I woke up at 5:15 yesterday morning ready to run the Minneapolis Half Marathon. The start time was delayed from 6:30 am to 7:30 am due to weather, so my friends and I sat at Starbucks for awhile waiting. Eventually we made our way to the start line. By 7:30, there still hadn't been an official "call" on the race, but everyone was lining up and ready to run. Finally around 7:45 there was a murmur in the crowd, as people started to hear that the race had been canceled because of potential thunderstorms in the area. Thousands of disappointed runners went back to their cars, most extremely frustrated.
I'd been training for about 10 weeks for this race, but I was only running the half marathon (I've run several before). So, although it was frustrating to have sacrificed some time, and a little money, and a few hours of sleep for a race that didn't occur, I wasn't too upset because I didn't have much skin in the game.
But on our way back to the parking lot, we met a woman named Erin who had planned to run her first full marathon. She'd been diligently preparing for yesterday's race for the past 4 months. Having trained for, and completed, a marathon myself in 2011, I know the sacrifice that goes into this pursuit: missing many Friday night activities in order to get in a (sometimes very) long run on Saturday mornings, being incredibly tired on Saturday afternoons after 3-4 hours of running, almost completely eliminating alcohol for the duration of training season, spending hundreds of dollars in running gear and supplies. In addition to all of that, this woman also told us she is going to be adopting a baby next month, so this was her one shot to train to this extent without the responsibility of parenthood. She'd worked so hard for the chance to run this marathon - an accomplishment that is so incredibly valuable and amazing and indescribable - and she lost the opportunity because of something completely out of her control. Although she was visibly disheartened, she was able to remain positive.
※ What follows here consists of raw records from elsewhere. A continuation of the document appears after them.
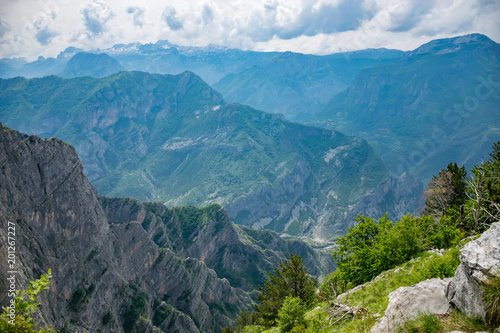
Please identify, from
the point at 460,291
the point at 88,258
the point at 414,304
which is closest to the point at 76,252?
the point at 88,258

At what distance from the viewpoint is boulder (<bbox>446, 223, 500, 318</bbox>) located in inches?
400

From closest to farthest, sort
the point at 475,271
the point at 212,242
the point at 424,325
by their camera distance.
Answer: the point at 475,271
the point at 424,325
the point at 212,242

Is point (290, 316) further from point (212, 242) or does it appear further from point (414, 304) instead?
point (212, 242)

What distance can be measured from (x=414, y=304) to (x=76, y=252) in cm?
8380

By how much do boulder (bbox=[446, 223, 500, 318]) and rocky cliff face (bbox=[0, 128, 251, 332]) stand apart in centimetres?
5042

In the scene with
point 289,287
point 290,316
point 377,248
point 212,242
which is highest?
point 377,248

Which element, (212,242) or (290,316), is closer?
(290,316)

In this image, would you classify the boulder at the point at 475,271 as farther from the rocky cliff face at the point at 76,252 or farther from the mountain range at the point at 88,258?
the rocky cliff face at the point at 76,252

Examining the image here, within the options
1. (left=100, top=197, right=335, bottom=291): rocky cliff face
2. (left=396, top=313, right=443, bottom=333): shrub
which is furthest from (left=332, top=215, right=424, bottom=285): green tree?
(left=100, top=197, right=335, bottom=291): rocky cliff face

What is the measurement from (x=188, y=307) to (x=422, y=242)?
98588 mm

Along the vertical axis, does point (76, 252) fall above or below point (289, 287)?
below

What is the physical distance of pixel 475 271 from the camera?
34.3 ft

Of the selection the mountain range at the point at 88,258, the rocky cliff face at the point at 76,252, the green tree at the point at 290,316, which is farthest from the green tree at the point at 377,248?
the rocky cliff face at the point at 76,252

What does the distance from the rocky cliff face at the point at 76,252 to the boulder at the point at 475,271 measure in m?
50.4
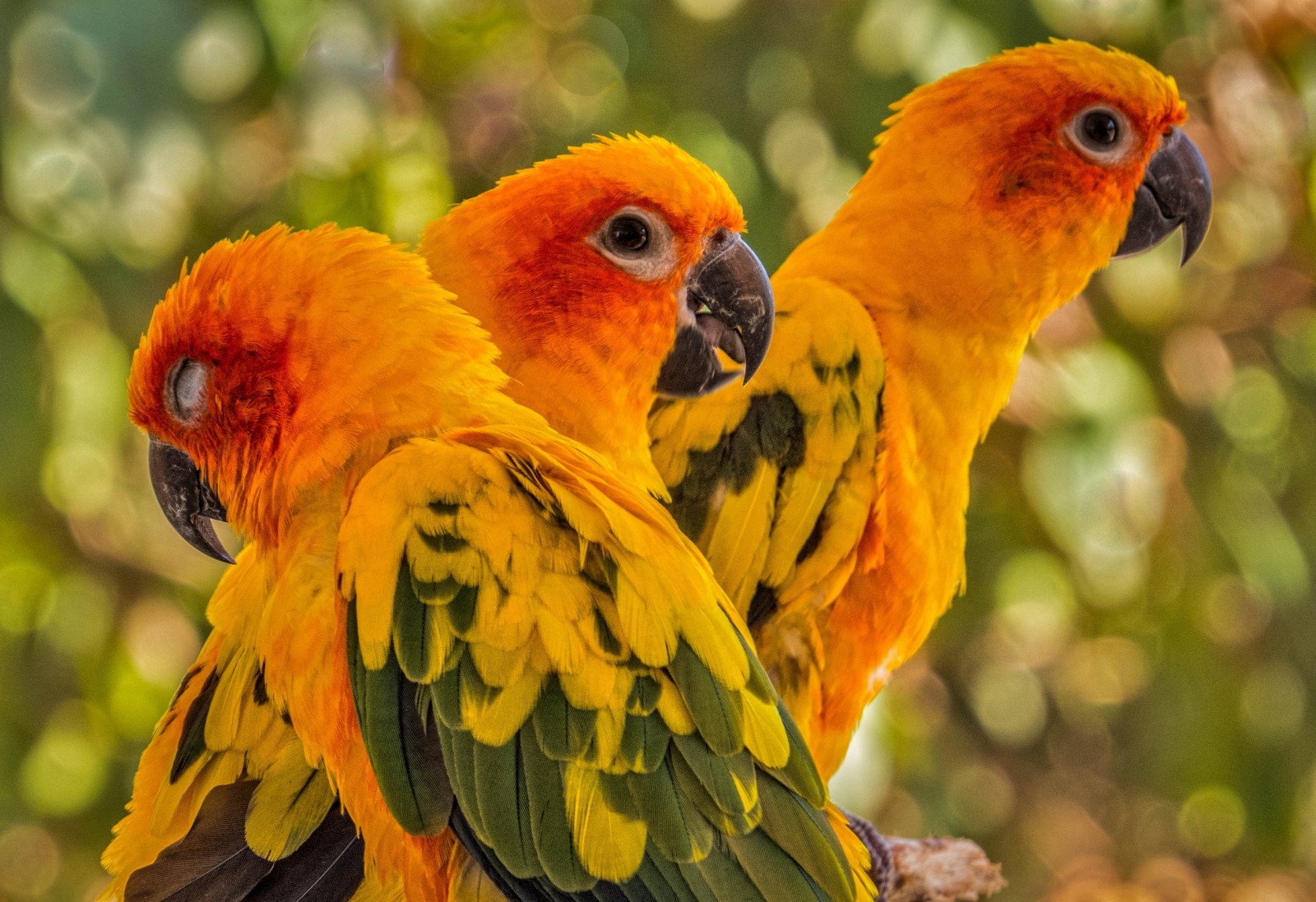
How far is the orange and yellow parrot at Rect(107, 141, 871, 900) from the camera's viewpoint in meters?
0.63

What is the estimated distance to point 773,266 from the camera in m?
1.45

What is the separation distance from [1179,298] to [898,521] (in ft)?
3.53

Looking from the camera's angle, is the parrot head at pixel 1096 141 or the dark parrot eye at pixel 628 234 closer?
the dark parrot eye at pixel 628 234

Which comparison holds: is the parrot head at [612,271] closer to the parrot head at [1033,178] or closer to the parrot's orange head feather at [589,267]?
the parrot's orange head feather at [589,267]

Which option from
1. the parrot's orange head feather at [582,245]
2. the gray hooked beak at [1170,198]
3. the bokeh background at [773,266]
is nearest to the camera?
the parrot's orange head feather at [582,245]

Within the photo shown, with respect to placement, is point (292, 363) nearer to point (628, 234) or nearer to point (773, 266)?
point (628, 234)

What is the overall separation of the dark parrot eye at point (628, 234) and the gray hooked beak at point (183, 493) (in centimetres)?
32

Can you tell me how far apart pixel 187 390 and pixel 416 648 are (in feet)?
0.70

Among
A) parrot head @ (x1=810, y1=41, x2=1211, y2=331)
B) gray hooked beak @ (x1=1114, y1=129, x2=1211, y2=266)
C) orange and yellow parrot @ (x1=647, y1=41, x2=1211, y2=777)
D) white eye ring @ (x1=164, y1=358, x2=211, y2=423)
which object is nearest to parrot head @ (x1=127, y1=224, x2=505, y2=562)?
white eye ring @ (x1=164, y1=358, x2=211, y2=423)

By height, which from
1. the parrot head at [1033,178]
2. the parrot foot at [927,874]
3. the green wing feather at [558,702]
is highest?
the parrot head at [1033,178]

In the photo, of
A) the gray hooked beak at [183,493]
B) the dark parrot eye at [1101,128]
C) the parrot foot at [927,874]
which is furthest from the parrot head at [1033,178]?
the gray hooked beak at [183,493]

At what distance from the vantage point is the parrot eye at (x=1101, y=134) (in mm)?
1119

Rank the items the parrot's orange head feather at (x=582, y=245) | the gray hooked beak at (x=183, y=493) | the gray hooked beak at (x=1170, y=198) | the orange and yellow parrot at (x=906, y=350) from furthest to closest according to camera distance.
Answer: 1. the gray hooked beak at (x=1170, y=198)
2. the orange and yellow parrot at (x=906, y=350)
3. the parrot's orange head feather at (x=582, y=245)
4. the gray hooked beak at (x=183, y=493)

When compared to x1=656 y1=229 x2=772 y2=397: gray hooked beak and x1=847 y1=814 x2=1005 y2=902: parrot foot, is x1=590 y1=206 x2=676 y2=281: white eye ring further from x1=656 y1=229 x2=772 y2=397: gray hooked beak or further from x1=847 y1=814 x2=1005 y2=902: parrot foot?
x1=847 y1=814 x2=1005 y2=902: parrot foot
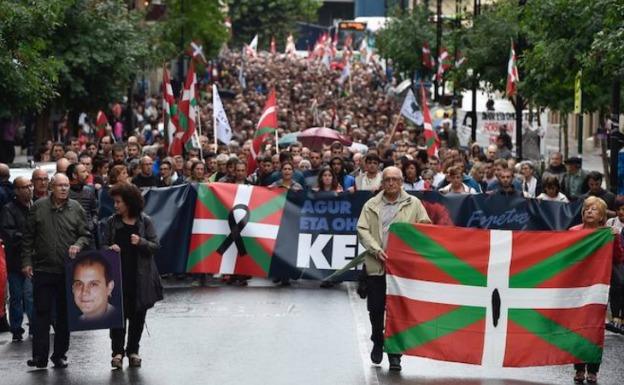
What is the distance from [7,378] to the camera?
13016 mm

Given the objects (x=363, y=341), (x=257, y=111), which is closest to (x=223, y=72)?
(x=257, y=111)

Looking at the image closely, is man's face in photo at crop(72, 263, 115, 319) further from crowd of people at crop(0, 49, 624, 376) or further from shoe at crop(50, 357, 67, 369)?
shoe at crop(50, 357, 67, 369)

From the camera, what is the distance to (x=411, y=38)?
59.6 m

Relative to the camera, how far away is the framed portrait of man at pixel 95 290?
13234mm

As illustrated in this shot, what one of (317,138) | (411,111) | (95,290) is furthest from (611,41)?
(411,111)

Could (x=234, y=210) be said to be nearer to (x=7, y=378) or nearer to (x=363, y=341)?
(x=363, y=341)

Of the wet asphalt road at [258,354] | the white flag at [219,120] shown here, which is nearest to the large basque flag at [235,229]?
the wet asphalt road at [258,354]

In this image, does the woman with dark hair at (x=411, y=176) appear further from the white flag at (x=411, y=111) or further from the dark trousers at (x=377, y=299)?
the white flag at (x=411, y=111)


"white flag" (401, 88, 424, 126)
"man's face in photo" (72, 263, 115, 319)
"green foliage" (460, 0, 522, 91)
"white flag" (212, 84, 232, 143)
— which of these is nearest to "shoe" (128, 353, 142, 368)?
"man's face in photo" (72, 263, 115, 319)

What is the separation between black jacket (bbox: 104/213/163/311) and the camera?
520 inches

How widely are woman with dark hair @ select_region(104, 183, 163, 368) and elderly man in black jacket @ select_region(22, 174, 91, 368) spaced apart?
305 mm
Here's the thing: disappointments happen. All the time. And the more a person has invested in something, the worse it feels when it doesn't pan out. In the face of disappointment, is it easy to ask: Was this even worth the risk of taking on a challenge?
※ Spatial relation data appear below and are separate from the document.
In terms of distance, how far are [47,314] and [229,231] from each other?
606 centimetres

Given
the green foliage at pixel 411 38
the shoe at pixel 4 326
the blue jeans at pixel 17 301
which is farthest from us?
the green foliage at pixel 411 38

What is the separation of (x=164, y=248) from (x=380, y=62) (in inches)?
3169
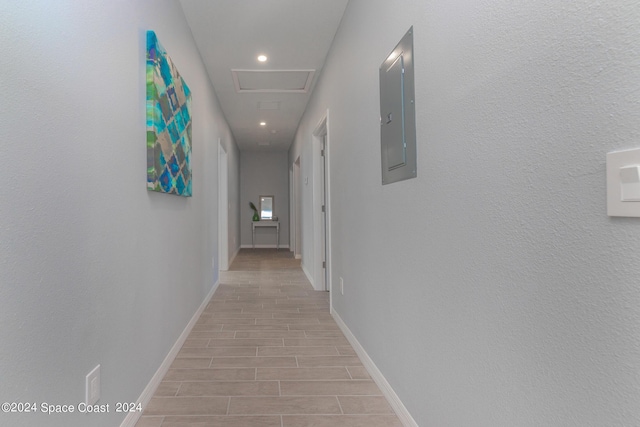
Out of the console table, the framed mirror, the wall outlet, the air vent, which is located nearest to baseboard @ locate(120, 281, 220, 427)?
the wall outlet

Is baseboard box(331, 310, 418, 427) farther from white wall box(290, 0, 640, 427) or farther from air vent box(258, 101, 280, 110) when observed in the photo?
air vent box(258, 101, 280, 110)

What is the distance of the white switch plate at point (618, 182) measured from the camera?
2.05 feet

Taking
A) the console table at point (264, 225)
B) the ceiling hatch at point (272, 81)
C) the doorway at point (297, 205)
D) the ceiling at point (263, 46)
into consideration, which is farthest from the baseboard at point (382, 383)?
the console table at point (264, 225)

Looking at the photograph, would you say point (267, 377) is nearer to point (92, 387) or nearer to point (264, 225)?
point (92, 387)

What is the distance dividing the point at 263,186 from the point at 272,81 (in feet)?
17.7

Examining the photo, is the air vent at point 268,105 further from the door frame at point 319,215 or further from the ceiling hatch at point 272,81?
the door frame at point 319,215

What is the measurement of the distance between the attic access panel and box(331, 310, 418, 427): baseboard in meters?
1.01

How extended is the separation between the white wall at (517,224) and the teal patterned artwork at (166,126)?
3.96ft

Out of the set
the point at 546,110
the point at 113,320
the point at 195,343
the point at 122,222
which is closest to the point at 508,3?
the point at 546,110

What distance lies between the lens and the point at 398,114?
170 centimetres

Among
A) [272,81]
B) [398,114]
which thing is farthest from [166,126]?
[272,81]

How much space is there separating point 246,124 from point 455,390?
18.8 feet

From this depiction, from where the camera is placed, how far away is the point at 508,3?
3.05ft

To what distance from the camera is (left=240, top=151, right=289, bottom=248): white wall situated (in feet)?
31.0
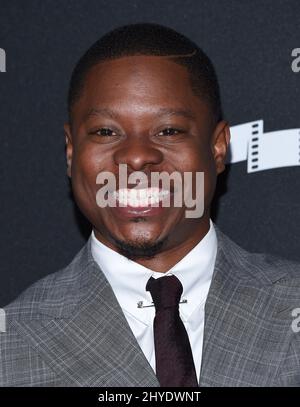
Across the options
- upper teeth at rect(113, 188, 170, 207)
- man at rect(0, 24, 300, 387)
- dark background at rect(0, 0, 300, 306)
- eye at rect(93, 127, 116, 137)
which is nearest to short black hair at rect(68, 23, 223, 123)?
man at rect(0, 24, 300, 387)

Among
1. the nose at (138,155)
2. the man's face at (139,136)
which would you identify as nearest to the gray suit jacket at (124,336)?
the man's face at (139,136)

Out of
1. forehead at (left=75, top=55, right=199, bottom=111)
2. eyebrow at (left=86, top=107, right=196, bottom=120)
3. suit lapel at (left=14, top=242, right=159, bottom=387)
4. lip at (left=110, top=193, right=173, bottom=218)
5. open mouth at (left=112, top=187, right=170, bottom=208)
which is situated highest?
forehead at (left=75, top=55, right=199, bottom=111)

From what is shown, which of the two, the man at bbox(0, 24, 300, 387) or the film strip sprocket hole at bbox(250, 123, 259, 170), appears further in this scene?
the film strip sprocket hole at bbox(250, 123, 259, 170)

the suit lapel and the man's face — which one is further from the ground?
the man's face

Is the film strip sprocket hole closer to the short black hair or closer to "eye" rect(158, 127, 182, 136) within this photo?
the short black hair

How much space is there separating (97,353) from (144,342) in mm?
93

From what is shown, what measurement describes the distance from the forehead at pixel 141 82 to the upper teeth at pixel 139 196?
162mm

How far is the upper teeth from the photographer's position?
5.08 feet

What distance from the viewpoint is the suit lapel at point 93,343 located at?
1551 millimetres

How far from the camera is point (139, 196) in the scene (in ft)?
5.11

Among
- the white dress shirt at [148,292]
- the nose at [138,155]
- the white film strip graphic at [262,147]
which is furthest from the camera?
the white film strip graphic at [262,147]

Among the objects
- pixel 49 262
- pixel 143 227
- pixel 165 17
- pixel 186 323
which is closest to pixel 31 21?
pixel 165 17

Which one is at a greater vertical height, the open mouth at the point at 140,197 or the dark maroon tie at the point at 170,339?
the open mouth at the point at 140,197

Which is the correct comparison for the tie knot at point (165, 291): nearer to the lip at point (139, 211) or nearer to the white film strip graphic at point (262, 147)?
the lip at point (139, 211)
Almost everything that has a high potential for reward comes with great risk. Registering for a marathon. Starting a business. Taking a new job opportunity. Having a child. Getting married. All of these things could result in disappointment, failure, or even tragedy. Does that mean we shouldn't do them? I don't think so. We are far more likely to regret not trying, than we are to regret trying -- even if we fail. Plus, if we DO succeed, the benefits are great. I have yet to experience anything else that comes close to the feeling of crossing a marathon finish line.
But even if disappointment or failure does occur when we take a risk, the benefits are still great. For Erin, the runner of the marathon-that-never-happened, her training undoubtedly allowed her to get into the best physical and emotional shape of her life - distance running is super good for physical AND mental health! She also proved to herself that she is resilient, dedicated, and tenacious.
The importance of taking risks doesn't only apply to big things like marathons and jobs and marriages: It's also a good way to live in the day-to-day scenarios. My friends and I coined the phrase "whakkapah" last summer. It stands for "What could possibly go wrong?", and is generally used to jokingly call out a potentially questionable decision. For example: "Sure, let's go skinny dipping at 4 am - whakkapah?", or "Okay, we'll spontaneously dress ourselves in all black and attend Goth Prom on a Monday night - whakkapah?" The real meaning behind the phrase, though, is that we want to fully experience, to get out and do things, despite the potential for things to "kapah". Usually, there is a silver lining even when things don't go according to plan, or result in a lack of sleep, or a sun burn, or a hangover. At the very least: they make a good story. I want to embrace all of the whakkapah moments, because they make my life so much more fun.
Despite her best training efforts, Erin didn't cross the marathon finish line yesterday. That doesn't mean her endeavor to do so was unrewarded. And it doesn't mean she shouldn't try again. All of us, at one point in our lives, have been and/or will be in Erin's shoes. We'll try something and it won't work right, or we will experience an impediment to our success, or something tragic might even happen as a result of our risk. If we're wise, we'll do the only thing we can do: try again.